On the first day of Russia’s invasion, Russian hackers infiltrated the satellite network of Viasat aiming to block the flow of information.
Since then, there have been daily reports of cyberattacks which are causing problems with electricity, internet and day-to-day operations both in the public and private sector.
But exactly how dangerous are these cyberattacks for businesses and what actions can be taken to prevent them?
The total cost of cyber-attacks for 2021, globally, is estimated to surpass $6 million according to the reliable CyberCrime Magazine. This amount is 25% higher than the GDP of Japan, the third biggest economy in the world.
With the introduction of article 83 for GDPR, the situation has become even more difficult for European businesses. Their inability or refusal to apply personal data protection policies can result in fines amounting up to 4% of their total revenue for the last fiscal year.
Cyber-attacks against businesses usually comprise of:
- Ransomware – hackers block access to a company’s systems and then ask for ransom (usually in cryptocurrencies) in order to revert it back to normal.
- Cyber extortion – they intercept sensitive information and threaten to disclose it (e.g. to tax authorities or to the public) in case they do not receive ransom.
- Malware – illegal installation of malicious software programmes (viruses) in a company’s network, aiming to cause damage.
- Selling of personal data – hackers are intercepting important information via different techniques (e.g. phishing, installation of malicious software) which is either sold to competitors or used to extort money.
- Industrial espionage – hackers are intercepting data related to strategies, products, or the R&D of a company and sell them to their competitors.
- Identity fraud – hackers gain access to the personal accounts of a company’s employees in order to extort money.
Keeping in mind the catastrophic impact of such incidents, companies should carry out a series of actions in order to protect themselves:
Companies should request assistance from an authorized Data Protection Officer (DPO) who will analyze how a company operates and suggest solutions on how to comply with the GDPR guidelines. The DPO will report to the Commissioner for Personal Data Protection and may also train the permanent staff of a company to replace them.
Training of employees for cyber-security issues. Employees must be able to avoid the most common pitfalls of cyber-attacks (e.g. phishing, identity fraud, inserting of non-authorised external hard disks and USB drives of clients into the company’s infrastructure).
- Limit employees’ user permissions so they do not have access to information that does not relate to their tasks.
- Add passwords to all computers and change them periodically.
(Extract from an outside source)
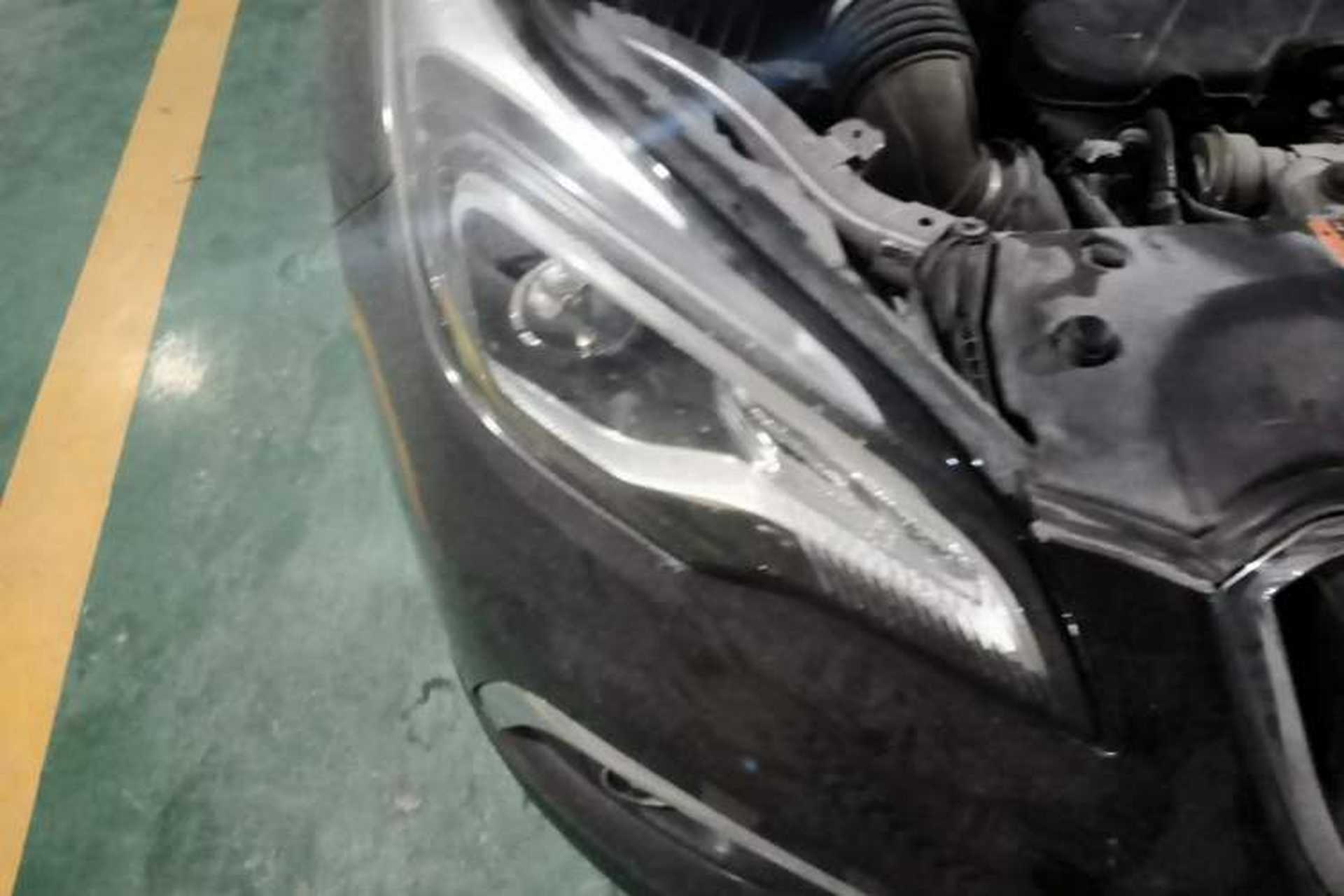 Used Buick Envision 2015 20T Two-Wheel-Drive Leading Model Exterior 6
- Install a reliable antivirus software, which will be updated automatically.
- Create a guest wifi so the visitors of a company do not have access to the company’s main network.
- Modify the CRMs to not save sensitive information the company does not need or to automatically delete this kind of information after a certain period of time.
- Finally, since no action can guarantee that companies will be 100% protected, especially those handling sensitive data, they are encouraged to get cyber insurance. This product can cover the cost for: determining the damage, restoring the data, notifying the affected customers and paying demands for ransom as well as fines.